Parks notes that McCoy Miller has been installing more work stations in the back of ambulances. “Often they are a built-in tray with a slide-out drawer at the work station, with oxygen and suction on each side and a monitor at the top,” he says. “We’re also seeing more computer applications used in ambulances, and with electronics getting more sophisticated, you’re seeing road safety and engine monitoring systems being used.”
McCoy Miller builds many of its rigs on Ford F-550 chassis, although it recently has added Chevy, Freightliner M2, International TerraStar, and Dodge 3500 and 4500 chassis to its Type 1 ambulance designs.
“Other innovative things we’re looking at are the different types of building materials for cabinets and the ambulance interior,” Parks says. “At first, cabinets were made out of wood, and then aluminum and fiberglass.
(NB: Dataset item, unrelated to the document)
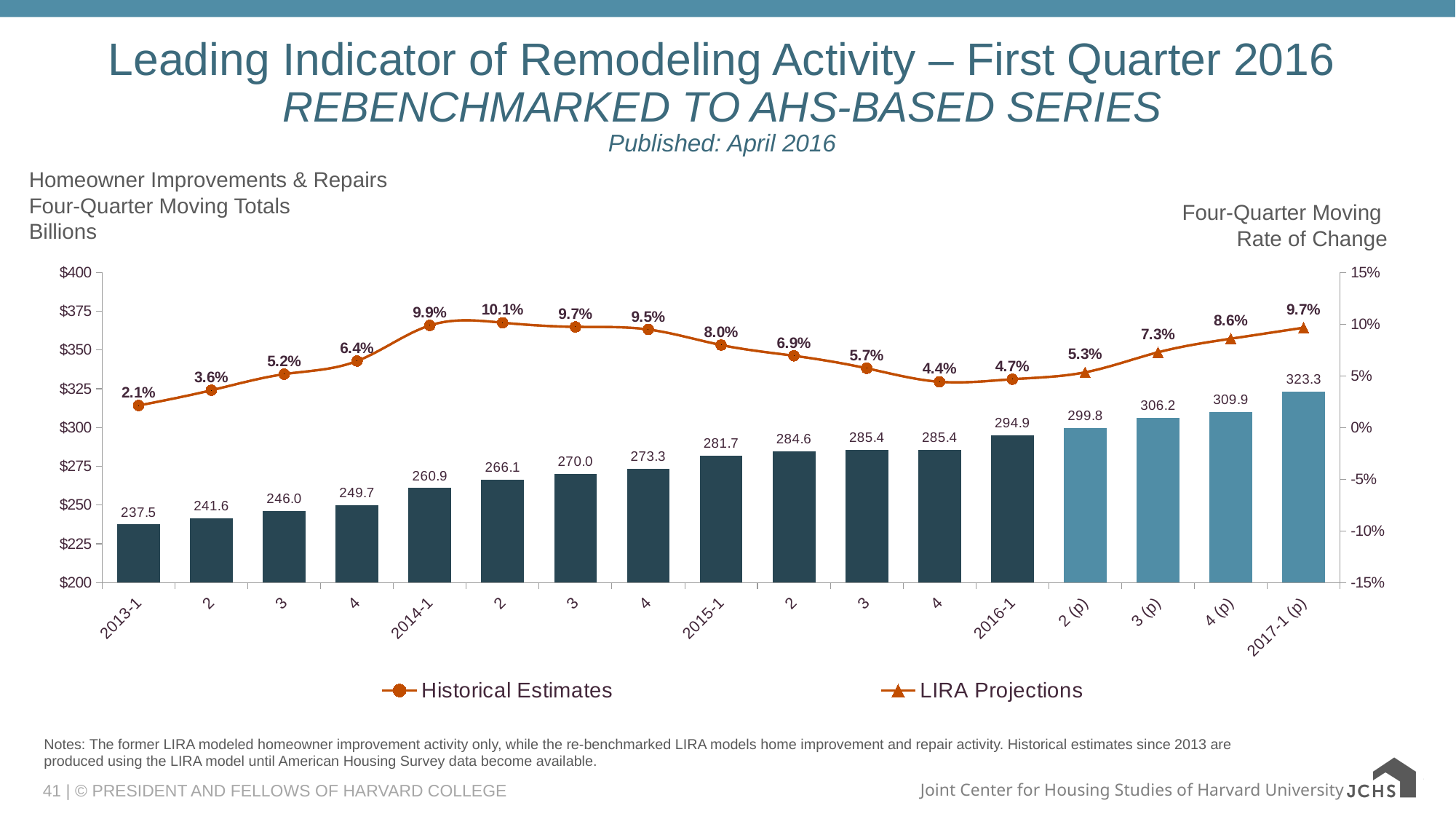
What is the difference between the four-quarter moving totals for 2017-1 (p) and 2016-1? 28.4 What are the two series named in the legend? Historical Estimates and LIRA Projections What is the four-quarter moving total (in billions) shown for 2016-1? 294.9 How many quarters are plotted along the x axis? 17 Do the four-quarter moving totals rise or fall from 2013-1 to 2017-1 (p)? Rise What kind of chart is this? Combined bar and line chart What is the projected four-quarter moving total for 2017-1 (p)? 323.3 Which quarter has the lowest four-quarter moving total? 2013-1 Which quarter has the highest four-quarter moving rate of change? 2014-2 How many series does the legend list? 2 What rate of change is labeled for 2014-2? 10.1% Which is larger, the rate of change for 2015-4 or for 2016-1? 2016-1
Now we use a composite material that is used in a lot of hospital cabinets.”
Inside the patient compartment, McCoy Miller has been using Sentra, a plastic-like composite board that has an aluminum exterior coating, making it impervious to liquids and chemicals. Parks notes, “It’s lighter than wood, is very durable, has very few seams, and is easy to clean.”
Schwartzbauer observes that many fire departments have been buying ambulances recently, so Road Rescue has been installing more roll-up doors on its ambulances (common in the fire service, he notes) instead of hinged doors.
Both Road Rescue and Wheeled Coach offer four-fan auxiliary air conditioning condensers that provide 30 percent more cooling capacity for the rigs. Both versions are fitted to the top front of the patient compartment and are able to mount seven vehicle warning lights-five across the front of the auxiliary unit and one on each side.
ALAN M. PETRILLO is a Tucson, Arizona-based freelance writer and is a member of the Fire Apparatus & Emergency Equipment editorial advisory board. He served 22 years with the Verdoy (NY) Fire Department, including in the position of chief.